2.6. Sobre o narcisismo: algumas considerações

Sobre o narcisismo: uma introdução (1914) é um dos mais importantes textos

escritos por Freud e compõe um dos pilares teóricos para o entendimento do conceito de pulsão. O texto define o lugar do narcisismo no desenvolvimento sexual, na medida em que aprofunda o conhecimento das relações entre o eu e o objeto. O texto representa o momento de substituição do dualismo pulsional inicial, na medida em que Freud passa a distinguir a libido do eu da libido do objeto. As elaborações teóricas em torno do assunto marcam a oposição em relação ao objeto de investimento. A libido do eu designa a libido investida no eu e a libido objetal designa os investimentos sobre objetos externos. Assim, autoconservação representa o amor a si mesmo, eliminando o dualismo entre as pulsões sexuais e as pulsões do eu. A partir de agora, a pulsão é tomada como sexual. Em 1920 Freud introduz um segundo dualismo pulsional – pulsão de vida e pulsão de morte – mantendo-se dualista até o fim da vida. Nesse novo dualismo, as pulsões de vida abarcam as pulsões sexuais e as pulsões de autoconservação, enquanto a pulsão de morte representa a tendência de retorno ao estado inorgânico.

No bastidor teórico, a escrita do texto intenciona demonstrar o quanto o conceito de narcisismo oferece uma resposta à querela orquestrada por Jung, que defende a existência de uma libido não sexualizada, e por Adler, com seu protesto masculino.
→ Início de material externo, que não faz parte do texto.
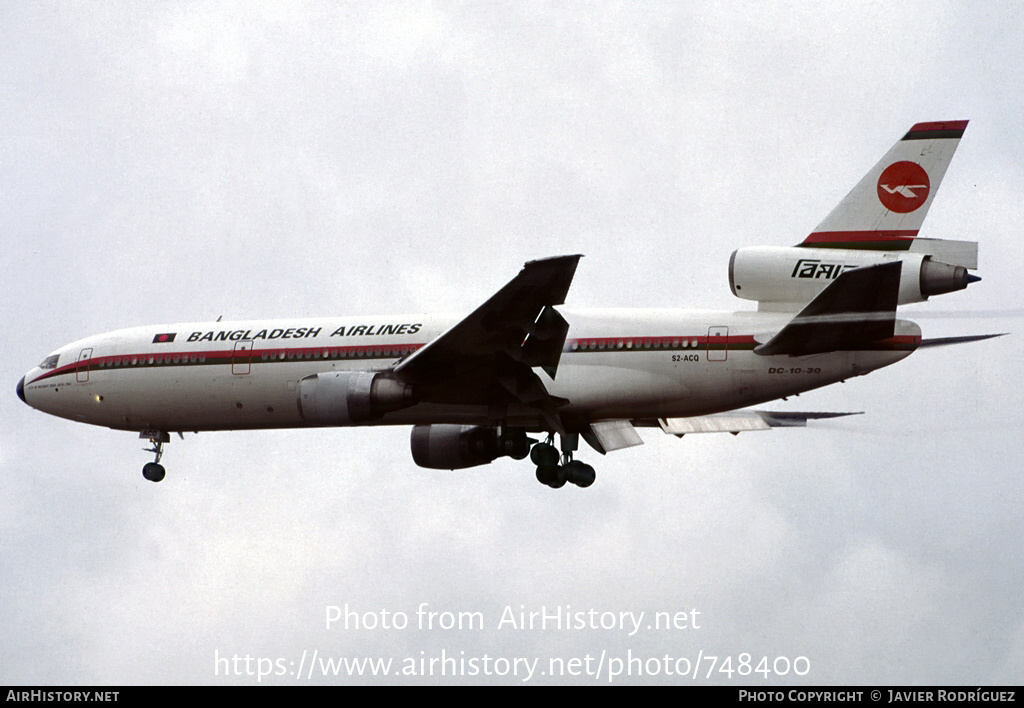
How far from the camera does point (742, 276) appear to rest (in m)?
31.0

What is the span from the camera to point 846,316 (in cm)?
2881

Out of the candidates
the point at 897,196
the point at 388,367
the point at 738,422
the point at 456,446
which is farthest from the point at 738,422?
the point at 388,367

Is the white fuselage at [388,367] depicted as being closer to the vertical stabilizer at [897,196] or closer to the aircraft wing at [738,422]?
the vertical stabilizer at [897,196]

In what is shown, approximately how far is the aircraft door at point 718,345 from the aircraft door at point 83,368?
15499 mm

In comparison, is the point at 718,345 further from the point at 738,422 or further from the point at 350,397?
the point at 350,397

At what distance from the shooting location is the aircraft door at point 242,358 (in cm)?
3412

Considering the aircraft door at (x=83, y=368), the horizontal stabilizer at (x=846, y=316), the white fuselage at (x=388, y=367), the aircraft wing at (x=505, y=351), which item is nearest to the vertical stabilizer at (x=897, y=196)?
the white fuselage at (x=388, y=367)

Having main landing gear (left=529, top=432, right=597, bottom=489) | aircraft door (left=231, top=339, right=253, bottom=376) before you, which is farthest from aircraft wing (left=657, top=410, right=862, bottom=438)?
aircraft door (left=231, top=339, right=253, bottom=376)

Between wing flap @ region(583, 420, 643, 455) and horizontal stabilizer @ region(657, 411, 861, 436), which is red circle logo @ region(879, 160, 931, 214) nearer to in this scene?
horizontal stabilizer @ region(657, 411, 861, 436)

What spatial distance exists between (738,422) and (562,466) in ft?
17.2

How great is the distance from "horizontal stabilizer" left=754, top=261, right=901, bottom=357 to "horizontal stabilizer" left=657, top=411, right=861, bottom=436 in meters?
6.18

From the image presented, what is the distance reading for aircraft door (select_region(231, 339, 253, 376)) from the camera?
34.1 metres
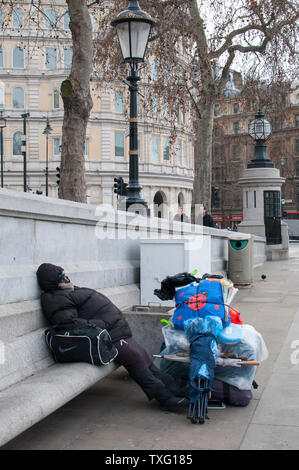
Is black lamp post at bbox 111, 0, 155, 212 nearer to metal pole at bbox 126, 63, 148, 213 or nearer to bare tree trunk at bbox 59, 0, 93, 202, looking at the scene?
metal pole at bbox 126, 63, 148, 213

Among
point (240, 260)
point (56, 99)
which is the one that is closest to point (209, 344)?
point (240, 260)

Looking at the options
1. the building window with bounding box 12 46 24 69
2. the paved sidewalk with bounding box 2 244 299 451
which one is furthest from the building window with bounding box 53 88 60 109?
the paved sidewalk with bounding box 2 244 299 451

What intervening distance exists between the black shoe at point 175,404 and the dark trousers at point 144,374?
3 cm

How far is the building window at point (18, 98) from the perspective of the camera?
6000cm

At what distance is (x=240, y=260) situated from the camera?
1490 cm

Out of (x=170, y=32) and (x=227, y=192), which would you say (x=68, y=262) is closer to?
(x=170, y=32)

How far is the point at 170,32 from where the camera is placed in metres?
22.9

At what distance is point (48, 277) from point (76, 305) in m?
0.35

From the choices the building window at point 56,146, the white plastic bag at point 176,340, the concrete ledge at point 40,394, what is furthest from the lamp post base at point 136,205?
the building window at point 56,146

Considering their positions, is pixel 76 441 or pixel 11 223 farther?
pixel 11 223

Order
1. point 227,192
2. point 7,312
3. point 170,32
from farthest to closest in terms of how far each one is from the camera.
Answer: point 227,192 → point 170,32 → point 7,312

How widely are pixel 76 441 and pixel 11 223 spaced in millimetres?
1959
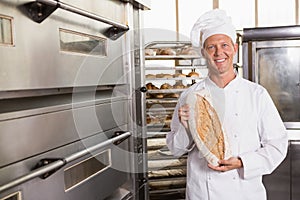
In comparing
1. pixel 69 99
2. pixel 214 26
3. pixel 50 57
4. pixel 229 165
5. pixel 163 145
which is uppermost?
pixel 214 26

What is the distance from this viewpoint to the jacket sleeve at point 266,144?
128 cm

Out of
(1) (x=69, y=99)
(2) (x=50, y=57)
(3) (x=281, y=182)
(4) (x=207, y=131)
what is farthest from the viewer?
(3) (x=281, y=182)

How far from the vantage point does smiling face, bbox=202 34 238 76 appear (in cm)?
126

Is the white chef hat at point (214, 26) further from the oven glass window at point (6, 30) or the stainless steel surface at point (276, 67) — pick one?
the stainless steel surface at point (276, 67)

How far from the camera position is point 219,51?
4.12ft

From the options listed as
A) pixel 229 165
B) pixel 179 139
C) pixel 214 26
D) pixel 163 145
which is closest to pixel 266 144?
pixel 229 165

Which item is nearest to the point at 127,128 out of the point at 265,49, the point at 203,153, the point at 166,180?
the point at 203,153

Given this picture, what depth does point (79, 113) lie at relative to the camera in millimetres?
875

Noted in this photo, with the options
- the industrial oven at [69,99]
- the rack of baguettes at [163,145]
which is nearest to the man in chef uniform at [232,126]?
the industrial oven at [69,99]

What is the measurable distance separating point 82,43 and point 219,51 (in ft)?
1.85

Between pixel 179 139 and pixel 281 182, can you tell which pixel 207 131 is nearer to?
pixel 179 139

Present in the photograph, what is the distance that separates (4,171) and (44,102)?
0.22 m

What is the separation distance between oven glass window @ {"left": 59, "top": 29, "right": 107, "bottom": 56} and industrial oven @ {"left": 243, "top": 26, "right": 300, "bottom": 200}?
1697 millimetres

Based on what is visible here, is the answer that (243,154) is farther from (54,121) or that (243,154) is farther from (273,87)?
(273,87)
Logo na primeira página Freud reserva para o narcisismo “um lugar no curso regular do desenvolvimento sexual humano” (Freud, 1914, ESB, p.89). O criador da psicanálise não situa o narcisismo como uma perversão, “mas como o complemento libidinal do egoísmo da pulsão de autoconservação” (Ibidem, p. 90). Mas, o que vem a ser esse auto-erotismo primordial que Freud supõe existir? Trata-se de uma libido que

constitui os objetos de interesse, mas que, tal qual pseudópodes, se prolonga, se reparte. Tais investimentos libidinais dão o passo do progresso pulsional e das elaborações do sujeito em torno do mundo. Tal concepção é bipolar, na medida em que, de um lado temos o sujeito libidinal e, do outro, o mundo. Até esse momento da elaboração teórica Freud deixa de fora tudo aquilo relacionado a outro registro, que não o registro do desejo do sujeito.

Em O seminário, livro 1 (1953-1954), Lacan refere que tal concepção falha, uma vez que, ao generalizar tanto a libido, ela é neutralizada – coisa que Freud não queria. A esse respeito, Lacan assinala:

A libido ganha seu sentido, ao contrário, por se distinguir das relações reais realizantes, de todas as funções que nada tem a ver com a função do desejo, de tudo que toca as relações do eu e do mundo exterior. Ela nada tem a ver com outros registros instintivos que não o registro sexual, com o que toca, por exemplo, o domínio da nutrição, da assimilação, da fome, na medida em que serve à conservação do indivíduo. Se a libido não é isolada do conjunto das funções de conservação do indivíduo, perde todo o sentido (LACAN, 1953-1954, p.135).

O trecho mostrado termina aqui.